By Alex Jenkins
This week Angelina Jolie made headlines after she penned a New York Times article discussing her decision to undergo a pre-emptive double mastectomy. Jolie’s mother was diagnosed with breast cancer at age 46 and died a decade later. Jolie had also tested positive for the BRCA1 gene, a result that, when combined with her family history, meant that she had an 87% of developing breast cancer if she lived to old age. By having the mastectomy, she reduced that likelihood from 87% to 5%. In Jolie’s case, getting screened for the BRCA1 gene was a rational choice (although not necessarily the only rational choice), because she knew she would have recourse in the event of a positive result. But what about those diseases that are incurable and unpreventable? In that case, the decision to get tested is much more complicated.
There are some obvious benefits to knowing ones fate in this way. For one thing, if the person is planning on having children in the future, this knowledge could be used to prevent passing the defective genes on to their kids, either by using in vitro fertilization or by adopting. For those who already have children, the knowledge of ones impending death would allow them to plan and to put things in place to ensure that their children will be taken care of. But the drawback, of course, is knowing that you’re going to die. Soon. For some people, myself included, this would be a torturous burden to bear. In fact, this is one of the less-frequently invoked (yet very sound) arguments against the death penalty. Telling someone how and when they are going to dies can be seen as a form of psychic torture. For this reason, death row inmates in Japan aren’t told their execution date until the morning of the execution. At first glance, this seems just as bad, if not worse than knowing the date months, and possibly years, in advance. But at the same time, one can see the logic in reducing the length of time the prisoners must spend with the ominous fact of their execution date looming over them.
The fact is we all know we’re going to die. But for the vast majority of people, our knowledge of this fact is very abstract. Until we are confronted with explicit reminders of our mortality (such as a diagnosis of an incurable disease), our own death isn’t something that we’re fully conscious of. In his 2004 book The End of Faith, Sam Harris laid out an interesting thought experiment. The passage reads as follows.
__________
◆ **Exercise set**:
**A.** From the essay on genetic testing and mortality, print the part that opens with the words containing "By Alex Jenkins" and closes with "much more complicated.".
**B.** Carry on the essay about genetic testing and mortality from the point where it stops.

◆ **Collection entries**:
__________
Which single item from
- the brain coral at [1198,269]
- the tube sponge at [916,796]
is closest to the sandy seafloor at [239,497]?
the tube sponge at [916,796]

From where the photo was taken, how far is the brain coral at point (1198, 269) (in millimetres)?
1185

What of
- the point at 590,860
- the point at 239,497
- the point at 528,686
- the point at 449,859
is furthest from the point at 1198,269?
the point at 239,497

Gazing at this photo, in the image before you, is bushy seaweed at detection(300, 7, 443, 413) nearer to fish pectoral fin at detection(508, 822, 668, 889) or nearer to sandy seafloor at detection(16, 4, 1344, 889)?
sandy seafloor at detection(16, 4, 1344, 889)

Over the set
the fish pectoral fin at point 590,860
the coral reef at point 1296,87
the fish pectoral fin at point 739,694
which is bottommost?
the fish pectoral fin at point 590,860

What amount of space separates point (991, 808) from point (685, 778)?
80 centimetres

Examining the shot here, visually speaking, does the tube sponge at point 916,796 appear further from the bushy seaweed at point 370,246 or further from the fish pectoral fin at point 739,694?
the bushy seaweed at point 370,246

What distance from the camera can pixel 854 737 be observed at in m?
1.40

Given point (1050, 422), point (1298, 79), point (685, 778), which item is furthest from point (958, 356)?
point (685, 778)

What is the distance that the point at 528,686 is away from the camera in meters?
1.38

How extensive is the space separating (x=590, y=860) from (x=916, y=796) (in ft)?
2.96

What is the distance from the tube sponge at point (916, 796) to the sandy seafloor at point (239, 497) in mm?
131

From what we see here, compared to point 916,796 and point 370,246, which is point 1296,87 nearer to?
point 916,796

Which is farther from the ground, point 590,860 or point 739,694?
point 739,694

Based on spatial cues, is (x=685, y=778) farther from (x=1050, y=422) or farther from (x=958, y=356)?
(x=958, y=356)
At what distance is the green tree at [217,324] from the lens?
__________
◆ **Outputs for the tasks**:
**A.**
By Alex Jenkins
This week Angelina Jolie made headlines after she penned a New York Times article discussing her decision to undergo a pre-emptive double mastectomy. Jolie’s mother was diagnosed with breast cancer at age 46 and died a decade later. Jolie had also tested positive for the BRCA1 gene, a result that, when combined with her family history, meant that she had an 87% of developing breast cancer if she lived to old age. By having the mastectomy, she reduced that likelihood from 87% to 5%. In Jolie’s case, getting screened for the BRCA1 gene was a rational choice (although not necessarily the only rational choice), because she knew she would have recourse in the event of a positive result. But what about those diseases that are incurable and unpreventable? In that case, the decision to get tested is much more complicated.

**B.**
IMAGINE that you have gone to your doctor for a routine checkup, and he gives you terrible news: you have contracted a virus that kills 100 percent of those it infects. The virus mutates so often that its course is totally unpredictable. It can lie dormant for many years, even decades, or it can kill you outright in an hour. It can lead to heart attack, stroke, myriad forms of cancer, dementia, even suicide; in fact, there seems to be no constraints upon what its terminal stages might be. As for strategies of avoidance—diet and health regimes, sequestration to one’s bed—nothing avails. You can be certain that even if you live with no other purpose than to keep the progress of this virus in check, you will die, for there is no cure for it in sight, and the corruption of your body has already begun.
Surely, most people would consider this report to be terrible news indeed—but would it be news, in fact? Isn’t the inevitability of death just such a prognosis? Doesn’t life itself have all the properties of our hypothetical virus? (pp 36-37)
Harris uses this example to illuminate the horror that knowledge of our mortality engenders in each of us. As he points out in a later quote, it’s not only the termination of life that concerns us (although that’s also a big concern), but also the fact that the finite nature of our presence is a reminder of our “creaturely insignificance” as he puts it. In light of Harris’ hypothetical virus, screening for genetic diseases seems only to up the ante, while the potential payout is still the same in the end.